Task goal:
Recast the lines from the one containing "How distant from the lens is [127,164]?" through the last line, inclusive, as a JSON array of strings with one string per line and blank lines omitted.
......
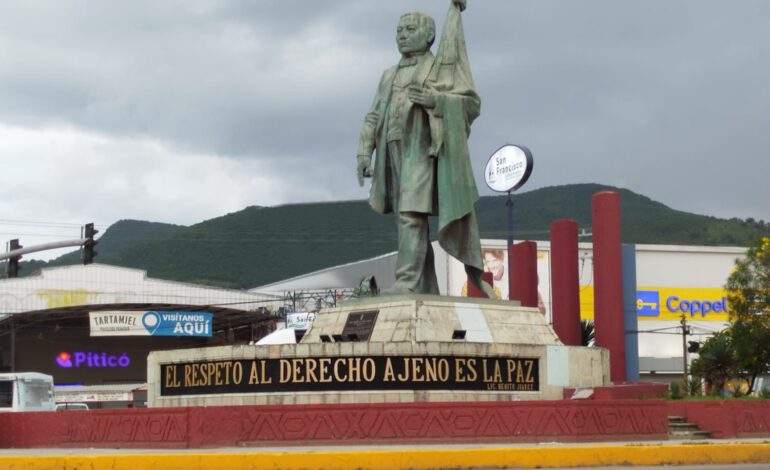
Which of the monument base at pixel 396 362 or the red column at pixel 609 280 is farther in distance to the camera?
the red column at pixel 609 280

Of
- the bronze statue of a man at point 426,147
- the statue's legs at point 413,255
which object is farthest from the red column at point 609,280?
the statue's legs at point 413,255

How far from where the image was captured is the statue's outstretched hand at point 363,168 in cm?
2352

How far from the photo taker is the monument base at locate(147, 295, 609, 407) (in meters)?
19.5

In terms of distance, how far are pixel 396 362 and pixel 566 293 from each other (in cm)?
1995

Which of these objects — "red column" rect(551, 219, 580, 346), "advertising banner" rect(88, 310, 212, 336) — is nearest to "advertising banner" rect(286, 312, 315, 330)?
"advertising banner" rect(88, 310, 212, 336)

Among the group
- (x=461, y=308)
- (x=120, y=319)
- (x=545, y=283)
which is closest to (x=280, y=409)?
(x=461, y=308)

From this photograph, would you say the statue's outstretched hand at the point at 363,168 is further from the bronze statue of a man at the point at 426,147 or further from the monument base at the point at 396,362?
the monument base at the point at 396,362

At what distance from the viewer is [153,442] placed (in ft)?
59.9

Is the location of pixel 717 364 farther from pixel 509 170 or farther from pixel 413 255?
pixel 413 255

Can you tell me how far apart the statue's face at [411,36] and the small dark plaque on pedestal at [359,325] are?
5.73 meters

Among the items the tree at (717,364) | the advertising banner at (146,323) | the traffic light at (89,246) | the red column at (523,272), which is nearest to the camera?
the traffic light at (89,246)

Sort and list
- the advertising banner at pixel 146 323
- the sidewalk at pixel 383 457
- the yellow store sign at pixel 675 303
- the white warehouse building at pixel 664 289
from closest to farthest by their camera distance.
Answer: the sidewalk at pixel 383 457 → the advertising banner at pixel 146 323 → the white warehouse building at pixel 664 289 → the yellow store sign at pixel 675 303

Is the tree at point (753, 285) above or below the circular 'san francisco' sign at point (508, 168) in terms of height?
below

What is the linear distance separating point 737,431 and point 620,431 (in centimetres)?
336
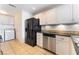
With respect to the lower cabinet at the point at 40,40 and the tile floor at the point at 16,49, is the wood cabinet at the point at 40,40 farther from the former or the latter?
the tile floor at the point at 16,49

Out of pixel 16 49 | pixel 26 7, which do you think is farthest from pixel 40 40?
pixel 26 7

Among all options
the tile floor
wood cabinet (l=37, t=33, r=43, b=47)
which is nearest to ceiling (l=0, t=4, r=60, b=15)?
the tile floor

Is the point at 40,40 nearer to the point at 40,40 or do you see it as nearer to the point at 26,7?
the point at 40,40

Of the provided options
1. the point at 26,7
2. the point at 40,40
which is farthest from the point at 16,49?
the point at 40,40

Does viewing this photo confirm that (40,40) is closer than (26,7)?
No

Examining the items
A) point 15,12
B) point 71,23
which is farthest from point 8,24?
point 71,23

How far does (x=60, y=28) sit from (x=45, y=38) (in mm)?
490

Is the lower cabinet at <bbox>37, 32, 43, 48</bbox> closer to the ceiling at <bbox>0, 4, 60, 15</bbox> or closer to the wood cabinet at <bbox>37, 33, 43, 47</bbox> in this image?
the wood cabinet at <bbox>37, 33, 43, 47</bbox>

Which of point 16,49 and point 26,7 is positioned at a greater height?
point 26,7

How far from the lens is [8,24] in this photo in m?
1.52

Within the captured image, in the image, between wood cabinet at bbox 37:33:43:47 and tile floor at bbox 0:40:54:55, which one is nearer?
tile floor at bbox 0:40:54:55

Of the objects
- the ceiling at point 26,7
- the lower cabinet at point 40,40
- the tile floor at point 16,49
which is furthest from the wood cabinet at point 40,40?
the ceiling at point 26,7

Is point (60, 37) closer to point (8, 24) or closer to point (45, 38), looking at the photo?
point (45, 38)
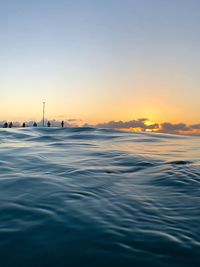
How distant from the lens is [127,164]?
28.9 ft

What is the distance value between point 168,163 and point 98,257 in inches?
244

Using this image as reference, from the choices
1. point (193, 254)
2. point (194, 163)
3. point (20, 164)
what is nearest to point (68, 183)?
point (20, 164)

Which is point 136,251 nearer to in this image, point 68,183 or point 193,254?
point 193,254

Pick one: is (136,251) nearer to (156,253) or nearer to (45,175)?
(156,253)

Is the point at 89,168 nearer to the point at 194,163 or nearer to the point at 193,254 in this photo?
the point at 194,163

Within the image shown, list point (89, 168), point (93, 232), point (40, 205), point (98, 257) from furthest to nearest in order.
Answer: point (89, 168) < point (40, 205) < point (93, 232) < point (98, 257)

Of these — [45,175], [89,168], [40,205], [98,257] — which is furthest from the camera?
[89,168]

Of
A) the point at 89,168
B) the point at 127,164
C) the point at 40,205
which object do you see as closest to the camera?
the point at 40,205

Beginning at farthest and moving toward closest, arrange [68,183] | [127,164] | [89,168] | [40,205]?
[127,164]
[89,168]
[68,183]
[40,205]

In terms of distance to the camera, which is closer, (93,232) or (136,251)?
(136,251)

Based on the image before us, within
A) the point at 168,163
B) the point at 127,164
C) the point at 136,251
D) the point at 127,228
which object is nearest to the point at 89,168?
the point at 127,164

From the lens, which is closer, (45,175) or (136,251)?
(136,251)

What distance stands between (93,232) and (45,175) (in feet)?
11.4

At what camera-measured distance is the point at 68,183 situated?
20.3 ft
......
The completed task:
[
  "How distant from the lens is [127,164]?",
  "28.9 ft",
  "What is the distance value between point 168,163 and point 98,257 in inches?",
  "244",
  "Using this image as reference, from the choices",
  "1. point (193, 254)",
  "2. point (194, 163)",
  "3. point (20, 164)",
  "what is nearest to point (68, 183)?",
  "point (20, 164)",
  "Which is point 136,251 nearer to in this image, point 68,183 or point 193,254?",
  "point 193,254",
  "Pick one: is (136,251) nearer to (156,253) or nearer to (45,175)?",
  "(156,253)",
  "Is the point at 89,168 nearer to the point at 194,163 or nearer to the point at 193,254 in this photo?",
  "the point at 194,163",
  "Within the image shown, list point (89, 168), point (93, 232), point (40, 205), point (98, 257) from furthest to nearest in order.",
  "Answer: point (89, 168) < point (40, 205) < point (93, 232) < point (98, 257)",
  "Of these — [45,175], [89,168], [40,205], [98,257] — which is furthest from the camera?",
  "[89,168]",
  "Of",
  "A) the point at 89,168",
  "B) the point at 127,164",
  "C) the point at 40,205",
  "which object do you see as closest to the camera?",
  "the point at 40,205",
  "Beginning at farthest and moving toward closest, arrange [68,183] | [127,164] | [89,168] | [40,205]?",
  "[127,164]",
  "[89,168]",
  "[68,183]",
  "[40,205]",
  "In terms of distance to the camera, which is closer, (93,232) or (136,251)?",
  "(136,251)",
  "Based on the image before us, within",
  "A) the point at 168,163",
  "B) the point at 127,164",
  "C) the point at 136,251",
  "D) the point at 127,228",
  "which object is nearest to the point at 89,168?",
  "the point at 127,164",
  "From the lens, which is closer, (45,175) or (136,251)?",
  "(136,251)",
  "What distance stands between (93,232) and (45,175) (in feet)?",
  "11.4",
  "At what camera-measured distance is the point at 68,183 situated?",
  "20.3 ft"
]